• DOCUMENT TEXT:
In other stories I know of, we had a customer whose 240 definitely did its duty to save her life. Picture this: crossing a busy highway, 4:00PM, sun on the horizon. 1987 245 is halfway across the intersection. Ford F150, approx 45mph... blinded by the sun. "Never saw her" or the red light either apparently. Caught the 245 in the driver's door. MISSED the front fender - only hit the doors. There's no more dangerous hit. This was a 13-yr old car at the time. They had to cut the roof off... in order to remove her without injury. While she did suffer a broken bone, what if it had been a car without the 240's massive door bars? That would have been the end.
The family bought an 850 wagon from us to replace that one. At least she'll get across the intersection quicker.
I also read a statistic, though now I cannot quote the source. The NHTSA apparently did a study of newly-registered vehicles from 1990-1995 in the USA. Apparently the 240 was the *ONLY* vehicle in study in which ZERO driver fatalities were recorded. Again I'm sorry I can't cite the actual study, though I did see this in print. If anyone comes across a copy of that, I'd be interested in reading it. Either way, that is an INCREDIBLE statistic.

• REQUEST 1:
Answer these questions from the 240 safety account.
(a) What vehicle struck the 245 in the driver's door?
(b) What did the family buy to replace the damaged car?
(c) Which years of newly-registered vehicles did the NHTSA study reportedly cover?
• REQUEST 2: Write a few more sentences of the 240 safety account, picking up after its final sentence.
The material that comes after the 240 safety account has no connection to it.

• SUPPLIED RECORDS:
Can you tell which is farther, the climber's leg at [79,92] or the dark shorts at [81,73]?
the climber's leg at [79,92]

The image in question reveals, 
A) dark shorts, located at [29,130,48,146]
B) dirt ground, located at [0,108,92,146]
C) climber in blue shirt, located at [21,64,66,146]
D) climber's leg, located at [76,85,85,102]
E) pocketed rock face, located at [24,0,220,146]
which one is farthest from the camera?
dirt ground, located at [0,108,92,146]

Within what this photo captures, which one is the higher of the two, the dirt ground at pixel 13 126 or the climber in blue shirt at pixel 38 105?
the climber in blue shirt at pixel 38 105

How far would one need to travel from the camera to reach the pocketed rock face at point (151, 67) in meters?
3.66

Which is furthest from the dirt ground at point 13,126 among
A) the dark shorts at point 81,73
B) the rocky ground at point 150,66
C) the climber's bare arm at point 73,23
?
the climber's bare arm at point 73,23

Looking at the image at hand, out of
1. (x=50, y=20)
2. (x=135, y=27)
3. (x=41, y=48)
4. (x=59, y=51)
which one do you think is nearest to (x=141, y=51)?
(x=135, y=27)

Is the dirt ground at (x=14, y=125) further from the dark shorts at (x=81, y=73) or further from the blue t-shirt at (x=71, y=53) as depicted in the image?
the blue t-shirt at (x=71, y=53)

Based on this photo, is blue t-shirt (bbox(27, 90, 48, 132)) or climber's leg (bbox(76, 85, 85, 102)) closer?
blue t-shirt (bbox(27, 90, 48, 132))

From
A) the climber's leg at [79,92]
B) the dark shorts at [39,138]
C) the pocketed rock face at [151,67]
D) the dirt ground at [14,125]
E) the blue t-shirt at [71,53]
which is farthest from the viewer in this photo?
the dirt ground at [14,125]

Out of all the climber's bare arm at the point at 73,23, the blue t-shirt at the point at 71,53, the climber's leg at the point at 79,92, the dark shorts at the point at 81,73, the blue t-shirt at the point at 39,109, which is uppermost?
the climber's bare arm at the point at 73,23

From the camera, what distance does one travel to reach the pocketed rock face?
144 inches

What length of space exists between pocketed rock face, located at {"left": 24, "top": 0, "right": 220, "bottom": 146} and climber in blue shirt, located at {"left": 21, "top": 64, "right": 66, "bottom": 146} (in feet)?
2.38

• WRITTEN ANSWER 1:
(a) A Ford F150.
(b) An 850 wagon.
(c) 1990-1995.

• WRITTEN ANSWER 2:
I know picking through many a junk 240, I've seen evidence of impressive crashworthiness. We pulled an interior once from a 1985 244 (10+ years ago?) that took a telephone pole at a 45° angle through the left headlight. The battery was smashed vertically so that you could see into all it's plates. The bumper beam broke off outboard of the shock absorber. The front corner was crushed nearly 3 feet. The master cylinder got hit hard enough from the side that the center console bowed outwards towards the passenger. But the driver's footwell had NO intrusion. It didn't cave in on the occupants one inch.
Pretty amazing. All the doors worked too, except the drivers- it had tweaked the door frame just enough to jam it. The windshield had a single crack in it, towards the driver's side, probably from the MC getting rammed through the firewall. There are more, lots more... my friend has a lovely 87 244 now that looks like it collected a low guardrail or something that folded the nose and suspension down on the driver's side. But no damage elsewhere. Volvo takes this stuff seriously!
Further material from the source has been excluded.